Questa visione mi piace. Mi fa sorridere l’idea di rispondere alla domanda: “Perché vai in montagna?” con uno sproloquio esistenziale a metà tra l’attimo fuggente e l’Estetismo di Oscar Wilde. Ma ancor di più sono contento di essere finalmente riuscito a trovare le parole che stavo cercando. Le mie parole. 

Qualche settimana più tardi, mi ritrovo a osservare il Rio Giaset, completamente congelato e in tutto il suo splendore. Ho sempre trovato un po’ magica l’atmosfera che si crea attorno a una cascata in questa stagione, anche se non mi sono mai soffermato a comprenderne il motivo. Nuovamente non riesco a trovare le parole per descrivere le sensazioni che mi provoca quell’insignificante eppure bellissimo blocco di ghiaccio dall’aria fiabesca. Sicuramente quello che sto viven- do è uno degli splendidi istanti che vado cercando. Il silenzio della mattina presto, quell’azzurro così perfetto, il sole che albeggia. Eppure c’è qualcosa di più. Qualche piccolo e sottile aspetto che mi sfugge.

Poi la rivelazione. Quella cascata non rappresenta altro se non un’altra metafora. Un altro meccanismo in grado di fermare il tempo.

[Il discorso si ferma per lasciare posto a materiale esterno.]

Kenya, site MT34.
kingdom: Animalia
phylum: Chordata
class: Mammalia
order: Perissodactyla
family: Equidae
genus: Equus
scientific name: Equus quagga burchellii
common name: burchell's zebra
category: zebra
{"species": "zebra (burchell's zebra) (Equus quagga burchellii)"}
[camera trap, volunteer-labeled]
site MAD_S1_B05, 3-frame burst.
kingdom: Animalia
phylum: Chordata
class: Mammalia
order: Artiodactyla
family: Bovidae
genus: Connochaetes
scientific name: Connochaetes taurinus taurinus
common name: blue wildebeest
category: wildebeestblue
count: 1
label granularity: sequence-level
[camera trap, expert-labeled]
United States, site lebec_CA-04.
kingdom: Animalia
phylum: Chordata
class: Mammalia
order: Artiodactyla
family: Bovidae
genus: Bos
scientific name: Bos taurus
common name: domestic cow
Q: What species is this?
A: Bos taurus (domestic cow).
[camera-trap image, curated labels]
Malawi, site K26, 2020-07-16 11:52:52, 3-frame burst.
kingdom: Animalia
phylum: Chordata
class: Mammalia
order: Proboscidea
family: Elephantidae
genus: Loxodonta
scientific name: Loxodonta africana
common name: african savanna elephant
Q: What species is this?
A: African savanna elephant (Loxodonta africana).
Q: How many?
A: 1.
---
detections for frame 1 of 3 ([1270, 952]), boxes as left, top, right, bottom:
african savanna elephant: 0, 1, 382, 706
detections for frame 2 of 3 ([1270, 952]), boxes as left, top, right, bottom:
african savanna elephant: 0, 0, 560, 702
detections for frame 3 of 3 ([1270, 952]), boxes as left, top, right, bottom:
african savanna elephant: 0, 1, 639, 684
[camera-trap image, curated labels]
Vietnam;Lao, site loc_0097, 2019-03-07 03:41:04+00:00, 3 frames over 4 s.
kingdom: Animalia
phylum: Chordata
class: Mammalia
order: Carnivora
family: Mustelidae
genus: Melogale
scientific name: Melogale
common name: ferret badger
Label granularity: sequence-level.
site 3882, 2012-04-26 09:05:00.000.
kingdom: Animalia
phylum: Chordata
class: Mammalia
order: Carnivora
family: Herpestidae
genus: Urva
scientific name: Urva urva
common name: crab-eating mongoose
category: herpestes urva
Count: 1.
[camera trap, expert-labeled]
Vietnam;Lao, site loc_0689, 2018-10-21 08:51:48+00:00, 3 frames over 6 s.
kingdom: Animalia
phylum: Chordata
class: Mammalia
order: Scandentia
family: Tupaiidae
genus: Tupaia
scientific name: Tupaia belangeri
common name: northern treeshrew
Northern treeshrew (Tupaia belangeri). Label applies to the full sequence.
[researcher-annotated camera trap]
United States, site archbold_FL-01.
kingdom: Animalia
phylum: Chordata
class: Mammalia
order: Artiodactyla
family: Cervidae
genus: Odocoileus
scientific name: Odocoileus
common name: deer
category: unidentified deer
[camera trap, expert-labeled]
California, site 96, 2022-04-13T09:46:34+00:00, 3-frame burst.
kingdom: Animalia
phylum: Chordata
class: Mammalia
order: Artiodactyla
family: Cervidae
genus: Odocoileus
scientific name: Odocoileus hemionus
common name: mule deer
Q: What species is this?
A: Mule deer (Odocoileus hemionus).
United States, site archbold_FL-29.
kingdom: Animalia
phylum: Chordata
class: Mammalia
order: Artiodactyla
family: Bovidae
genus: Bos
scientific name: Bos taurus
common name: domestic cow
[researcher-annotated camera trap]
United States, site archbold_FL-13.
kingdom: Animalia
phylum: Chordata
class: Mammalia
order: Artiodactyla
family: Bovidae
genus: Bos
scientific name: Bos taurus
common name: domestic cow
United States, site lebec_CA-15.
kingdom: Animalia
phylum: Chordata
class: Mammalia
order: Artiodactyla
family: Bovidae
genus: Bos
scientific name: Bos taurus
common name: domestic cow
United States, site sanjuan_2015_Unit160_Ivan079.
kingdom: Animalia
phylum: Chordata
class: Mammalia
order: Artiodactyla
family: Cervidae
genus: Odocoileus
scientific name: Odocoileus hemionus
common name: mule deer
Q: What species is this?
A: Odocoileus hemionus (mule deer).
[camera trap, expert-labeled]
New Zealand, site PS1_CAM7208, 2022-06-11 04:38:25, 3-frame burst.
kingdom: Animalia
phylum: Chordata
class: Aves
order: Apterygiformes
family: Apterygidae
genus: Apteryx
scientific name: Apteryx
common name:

L’inverno in qualche modo è in grado di bloccare il flusso continuo dell’acqua, immobilizzandolo per un’intera stagione, proprio come un gioco di specchi e di luce, grazie a un paio di lenti e a un sensore, può fermare un istante per sempre. Ancora una volta mi rendo conto di restare a bocca aperta di fronte all’idea di “congelare” per più tempo del dovuto qualcosa di così bello. Finalmente si manifesta in maniera così evidente l’ultima tessera di questo mio puzzle, permettendomi di mettere in ordine la confusione nella mia testa.

Osservando quella cascata realizzo come la volontà di bloccare questi istanti vada a smuovere le corde della mia più grande paura, quella del tempo che passa rapido e inesorabile. Magari per questo motivo adoro così tanto fermare il tempo nelle mie immagini. Forse per questa ragione un corso d’acqua immobile mi trasmette così tanta serenità. Oppure chi può saperlo, tutte queste riflessioni non hanno nessuna attinenza con la realtà e sono solo favole e frottole che mi piace raccontarmi. Forse l’unica ragione per cui andiamo in montagna è che ci piace infinitamente e che semplicemente non potremmo farne a meno. Senza tutto questo vivremmo una vita profondamente infelice. In un caso nell’altro, ritrovarsi in un ambiente selvaggio e silenzioso a riflettere sulla propria vita, è un’esperienza magnifica che spesso trascuriamo. Spero che chi sta leggendo possa sperimentarne la bellezza al più presto. 

Vivere la montagna significa anche questo, perdersi nei meandri della nostra mente, stimolata dai luoghi incredibili nei quali andiamo a cacciarci.